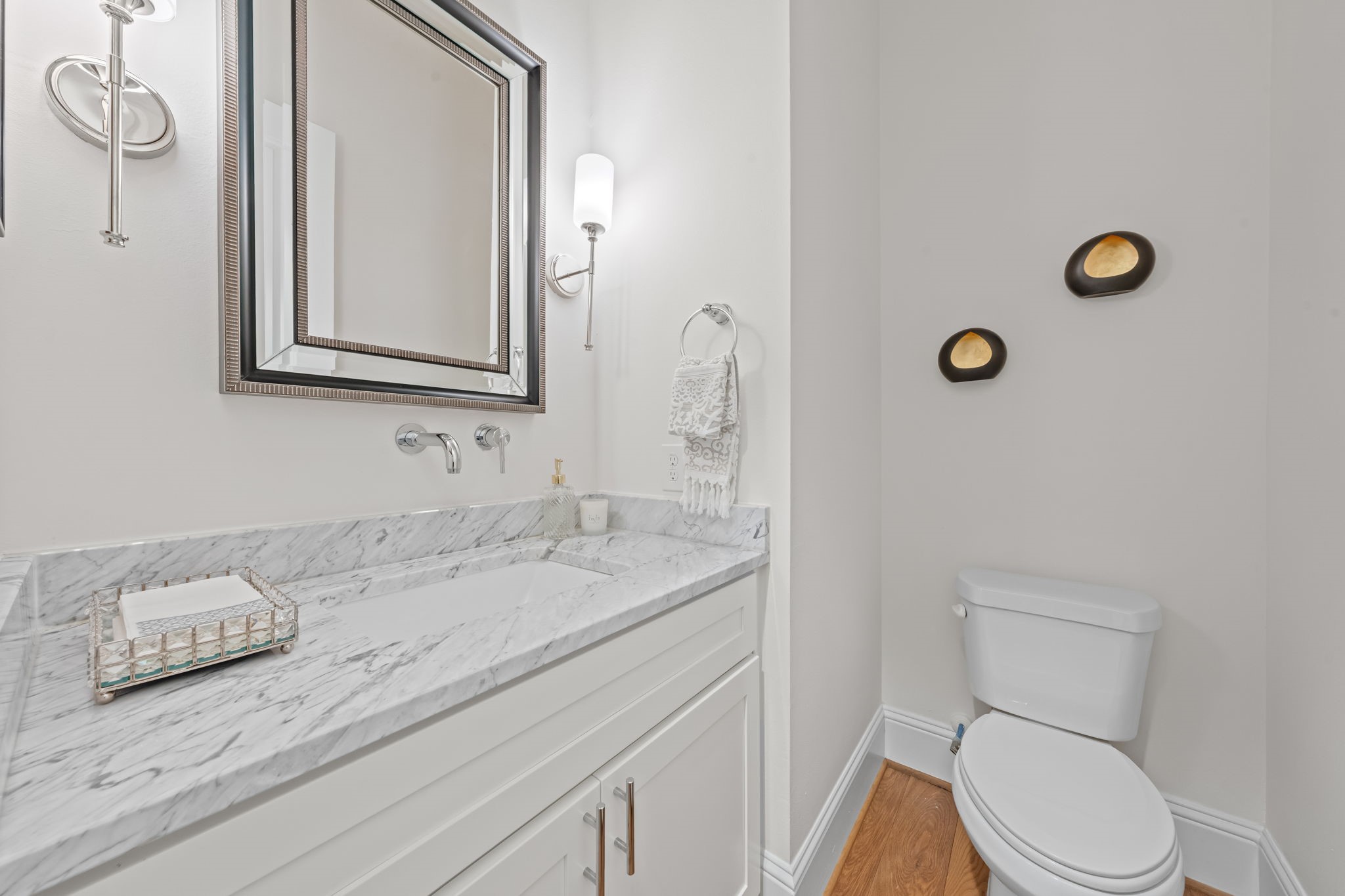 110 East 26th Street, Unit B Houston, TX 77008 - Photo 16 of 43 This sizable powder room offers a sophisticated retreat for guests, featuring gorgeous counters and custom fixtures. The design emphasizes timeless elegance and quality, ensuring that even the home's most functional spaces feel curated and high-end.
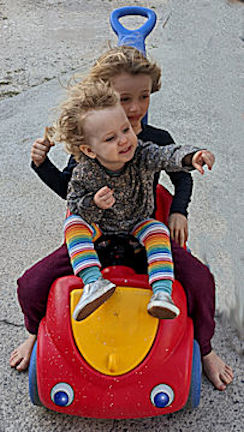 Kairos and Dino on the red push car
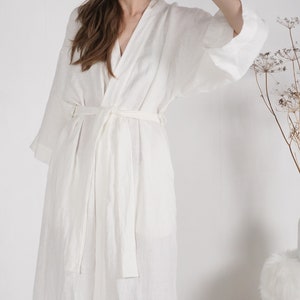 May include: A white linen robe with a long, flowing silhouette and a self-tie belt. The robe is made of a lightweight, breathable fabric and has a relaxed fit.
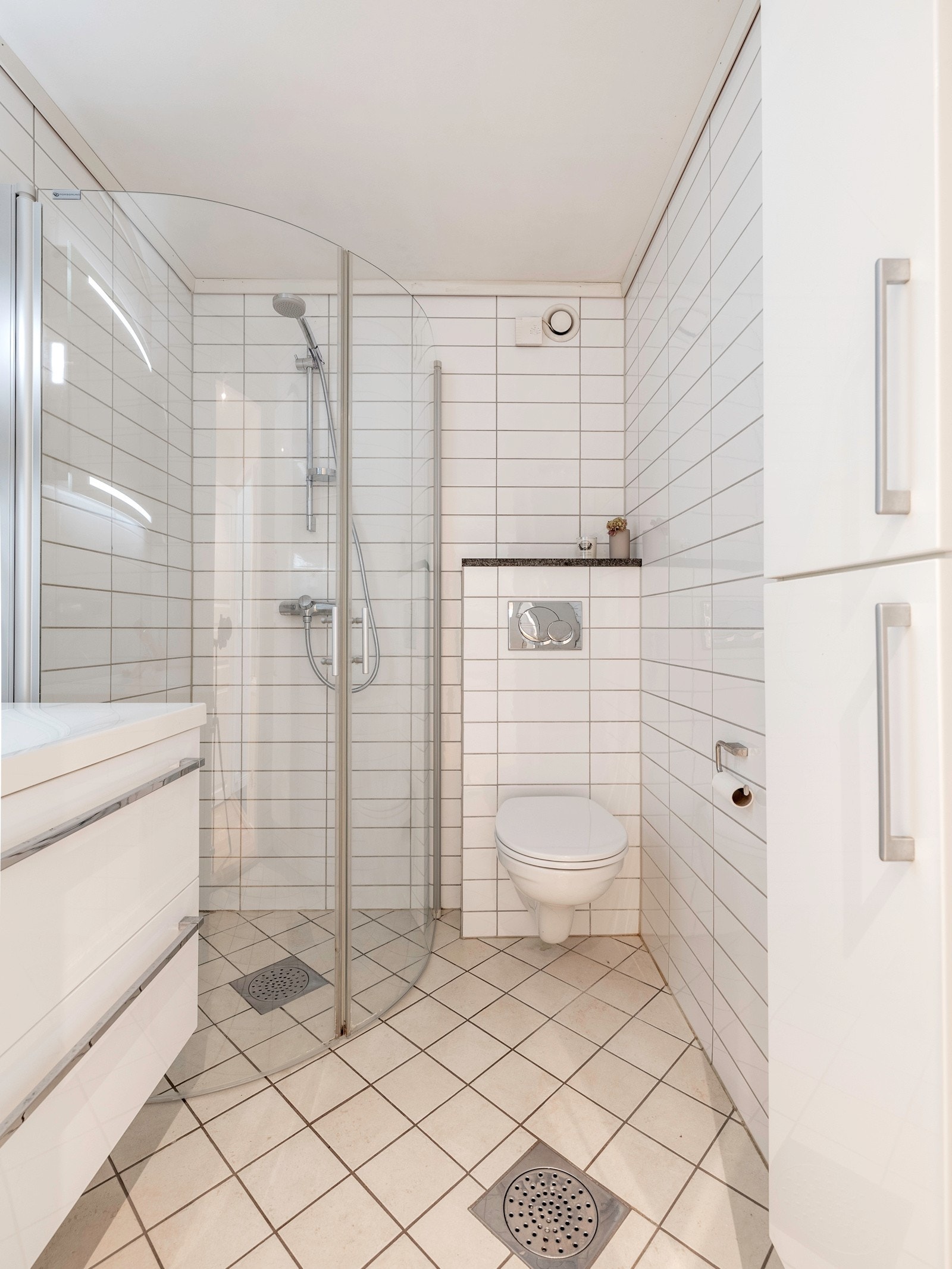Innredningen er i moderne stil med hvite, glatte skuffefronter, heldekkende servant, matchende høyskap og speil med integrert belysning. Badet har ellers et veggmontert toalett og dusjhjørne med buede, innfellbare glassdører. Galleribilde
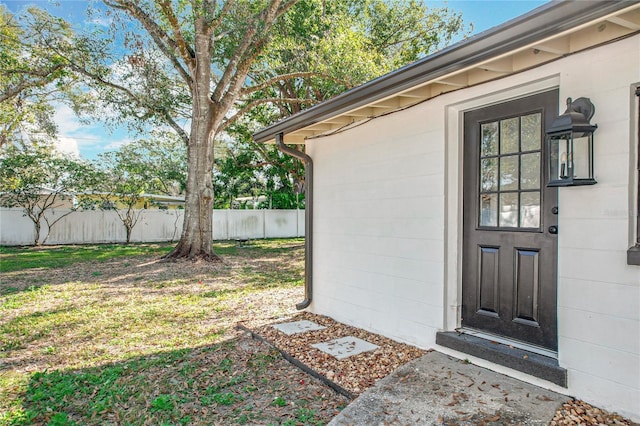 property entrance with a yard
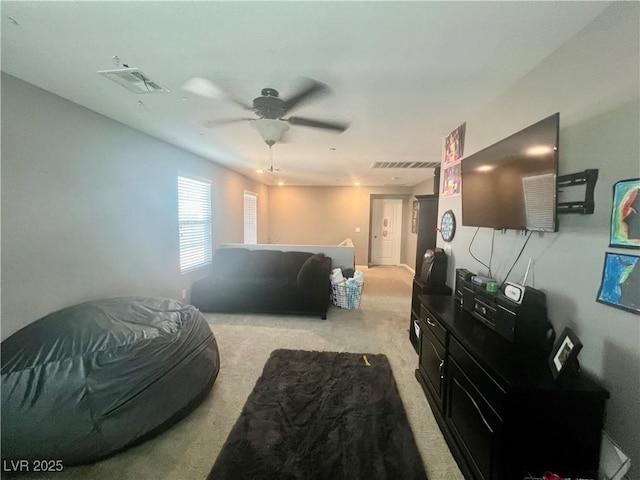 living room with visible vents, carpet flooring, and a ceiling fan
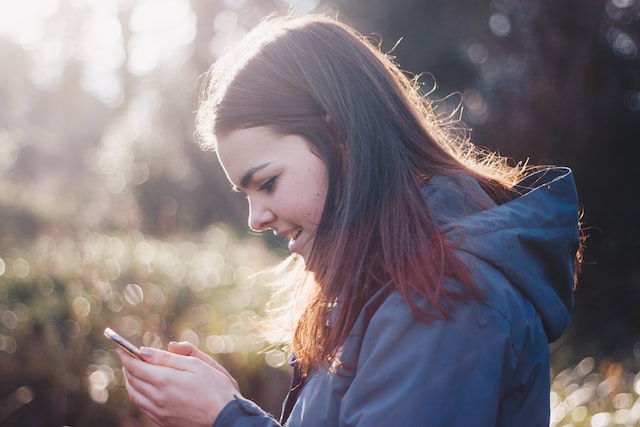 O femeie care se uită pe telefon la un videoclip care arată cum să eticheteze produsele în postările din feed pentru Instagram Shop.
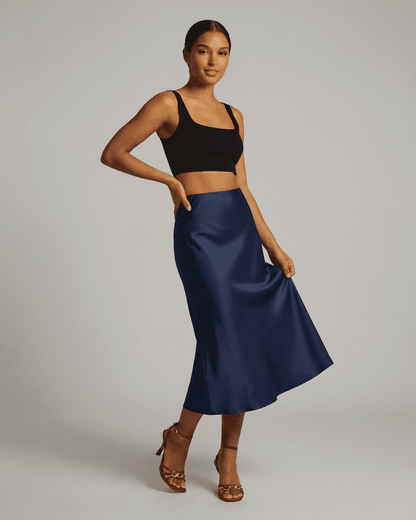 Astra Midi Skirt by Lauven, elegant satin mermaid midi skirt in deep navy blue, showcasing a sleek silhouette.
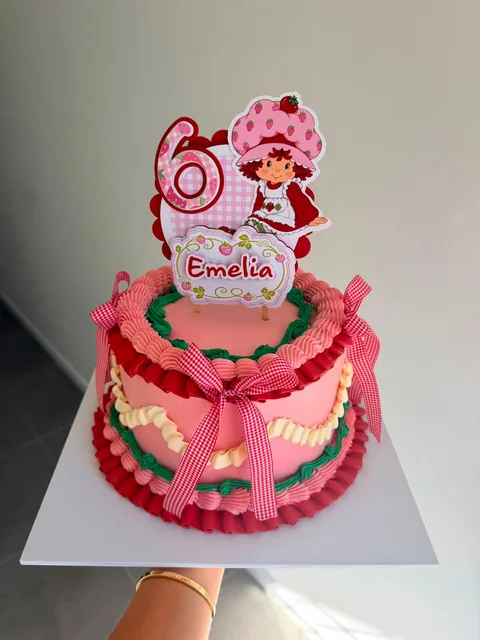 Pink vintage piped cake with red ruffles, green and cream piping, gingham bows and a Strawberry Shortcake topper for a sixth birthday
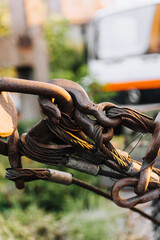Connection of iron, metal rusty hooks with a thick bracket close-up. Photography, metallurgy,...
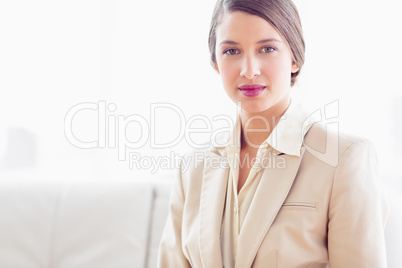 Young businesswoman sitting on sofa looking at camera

⁂

_DESCRIPTION OF THE TASK_
With the pictures omitted, repeat the full set of records above exactly.

_OUTPUT OF THE TASK_
 110 East 26th Street, Unit B Houston, TX 77008 - Photo 16 of 43 This sizable powder room offers a sophisticated retreat for guests, featuring gorgeous counters and custom fixtures. The design emphasizes timeless elegance and quality, ensuring that even the home's most functional spaces feel curated and high-end.
 Kairos and Dino on the red push car
 May include: A white linen robe with a long, flowing silhouette and a self-tie belt. The robe is made of a lightweight, breathable fabric and has a relaxed fit.
Innredningen er i moderne stil med hvite, glatte skuffefronter, heldekkende servant, matchende høyskap og speil med integrert belysning. Badet har ellers et veggmontert toalett og dusjhjørne med buede, innfellbare glassdører. Galleribilde
 property entrance with a yard
 living room with visible vents, carpet flooring, and a ceiling fan
 O femeie care se uită pe telefon la un videoclip care arată cum să eticheteze produsele în postările din feed pentru Instagram Shop.
 Astra Midi Skirt by Lauven, elegant satin mermaid midi skirt in deep navy blue, showcasing a sleek silhouette.
 Pink vintage piped cake with red ruffles, green and cream piping, gingham bows and a Strawberry Shortcake topper for a sixth birthday
Connection of iron, metal rusty hooks with a thick bracket close-up. Photography, metallurgy,...
 Young businesswoman sitting on sofa looking at camera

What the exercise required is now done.